=== DOCUMENT PASSAGE ===

November 18, 2024

Corner Office: Paul Venables: Paul Venables, on Asking for the Toughest Jobs

Q. Were you in leadership roles early on?

A. My first job managing people was when I was 16, and I was given the keys to Carvel Store No. 1587 in Stratford, Conn. I was managing people who would come back on college break to work at the ice cream shop. They were older than me, and that was tricky. I learned a lot.

But I’ve always been a guy with a lot of opinions. And with opinions often comes conviction, and you see a better way to do things. So you become vocal and you get comfortable standing up in front of people or talking to people or swaying a room to move in a certain direction.

I should point out that I’m one of seven children, and it was a zoo at my house and therefore you had to work to be heard. Not only did you have to be crafty, smart and loud, but you also had to be on your toes to convince other people to do what you wanted, especially since I was on the younger end. Learning to navigate in that household, I developed some communication skills.

Q. I’ve been struck by the number of C.E.O.’s I’ve interviewed who come from large families.

A. I’m sixth out of seven, so I had five other teachers in the house. I learned certain things from my parents, but each kid had different interests, different styles, and I would learn and almost pick and choose from them — “That looks effective,” or “That’s smart.”

Q. How did you break into the industry?

A. I went to Madison Avenue to get a job, any job, in advertising. So I pounded the pavement, and at the time, you had to take typing tests at all the big agencies. I failed them all. Then I took a job at a small agency. They didn’t require typing tests, and the job I took was as the receptionist. Talk about learning people skills. You interact with absolutely everybody in the building — all the clients, all the people, all the vendors. I picked people’s brains about what they did and how they thought, and it was just a really helpful starting point.

The weird thing is right from that first job, I knew that someday I wanted my own agency. Every job I had after that, I gleaned the information I wanted, thinking: “I’m going to do that. I’m not going to do that.”

Q. Give me an example.

A. A big part of the job is motivating creative people with varied backgrounds and interests. What generally doesn’t work, or only works for a short time, is the fear-based motivation, the overt competition. Competition is healthy at some level, but when it’s presented as “Two parties are going to dance and we’re going to pick who wins,” I believe creativity is suffocated. You may get results once or twice because you lit a fire and people performed. But as an ongoing way to cultivate creativity, I think you have to make people feel like you believe in them. It’s as simple as that.

===

_PARTS OF THE EXERCISE_.
• a. Answer these questions from the Paul Venables interview, one per line:
(i) Which store was Venables given the keys to at age 16?
(ii) Where does he fall in the birth order among his siblings?
(iii) What job did he take at the small agency?
• b. In one to three sentences, explain why Venables ended up at a small agency rather than one of the big agencies, based on the Paul Venables interview.
• c. Transcribe the Paul Venables interview from "A. I’m sixth" to "into the industry?".

=== ENTRIES ===

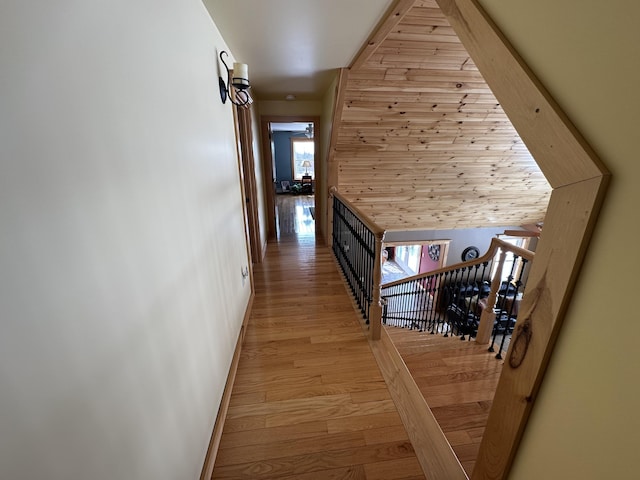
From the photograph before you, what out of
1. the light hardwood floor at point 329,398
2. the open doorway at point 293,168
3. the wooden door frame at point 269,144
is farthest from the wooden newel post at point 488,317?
the open doorway at point 293,168

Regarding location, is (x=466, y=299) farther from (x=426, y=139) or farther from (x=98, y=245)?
(x=98, y=245)

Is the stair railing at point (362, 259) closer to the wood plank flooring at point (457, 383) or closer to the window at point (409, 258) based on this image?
the wood plank flooring at point (457, 383)

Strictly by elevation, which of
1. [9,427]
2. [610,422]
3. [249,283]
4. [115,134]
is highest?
[115,134]

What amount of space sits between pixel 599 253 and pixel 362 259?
1.90 meters

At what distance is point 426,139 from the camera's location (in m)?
3.54

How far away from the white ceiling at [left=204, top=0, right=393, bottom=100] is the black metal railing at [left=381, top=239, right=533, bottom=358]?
186 centimetres

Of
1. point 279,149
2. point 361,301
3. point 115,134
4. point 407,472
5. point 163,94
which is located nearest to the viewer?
point 115,134

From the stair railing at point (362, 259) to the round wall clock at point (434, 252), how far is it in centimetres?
461

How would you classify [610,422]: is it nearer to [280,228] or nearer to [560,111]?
[560,111]

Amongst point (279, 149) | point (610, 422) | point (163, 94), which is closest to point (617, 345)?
point (610, 422)

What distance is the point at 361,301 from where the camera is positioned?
2.53m

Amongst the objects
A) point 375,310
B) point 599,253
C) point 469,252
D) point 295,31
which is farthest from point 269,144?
point 469,252

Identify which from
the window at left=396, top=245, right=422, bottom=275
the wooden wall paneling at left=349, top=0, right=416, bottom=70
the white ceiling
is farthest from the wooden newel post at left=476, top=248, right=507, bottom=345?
the window at left=396, top=245, right=422, bottom=275

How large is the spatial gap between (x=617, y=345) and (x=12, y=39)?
1261 millimetres
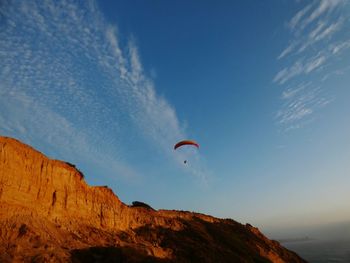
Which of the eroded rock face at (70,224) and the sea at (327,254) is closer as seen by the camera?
the eroded rock face at (70,224)

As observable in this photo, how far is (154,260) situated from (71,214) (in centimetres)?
830

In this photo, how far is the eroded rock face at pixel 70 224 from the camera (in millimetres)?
22016

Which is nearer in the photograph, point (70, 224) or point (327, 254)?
point (70, 224)

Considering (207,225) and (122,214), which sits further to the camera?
(207,225)

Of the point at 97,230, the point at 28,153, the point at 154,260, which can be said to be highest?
the point at 28,153

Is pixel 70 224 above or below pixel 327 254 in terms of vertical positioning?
below

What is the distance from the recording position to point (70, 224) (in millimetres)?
27672

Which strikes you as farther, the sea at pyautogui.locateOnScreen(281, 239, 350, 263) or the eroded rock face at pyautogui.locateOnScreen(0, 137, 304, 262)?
the sea at pyautogui.locateOnScreen(281, 239, 350, 263)

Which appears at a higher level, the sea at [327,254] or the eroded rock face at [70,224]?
the sea at [327,254]

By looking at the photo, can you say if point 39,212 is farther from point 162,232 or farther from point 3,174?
point 162,232

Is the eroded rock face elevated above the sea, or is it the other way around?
the sea

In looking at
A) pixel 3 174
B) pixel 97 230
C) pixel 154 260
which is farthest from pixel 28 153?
pixel 154 260

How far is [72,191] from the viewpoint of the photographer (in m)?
30.0

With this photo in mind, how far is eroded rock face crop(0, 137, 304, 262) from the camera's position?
72.2 feet
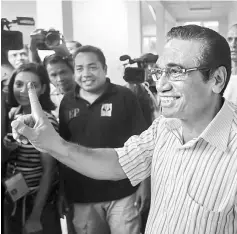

===

_ANSWERS TO EACH TASK_.
• a.
(i) Carvel Store No. 1587 in Stratford, Conn.
(ii) He is sixth out of seven children.
(iii) Receptionist.

• b. The big agencies on Madison Avenue required typing tests, and he failed them all. The small agency didn't require a typing test, so he took a job there as the receptionist.

• c.
A. I’m sixth out of seven, so I had five other teachers in the house. I learned certain things from my parents, but each kid had different interests, different styles, and I would learn and almost pick and choose from them — “That looks effective,” or “That’s smart.”

Q. How did you break into the industry?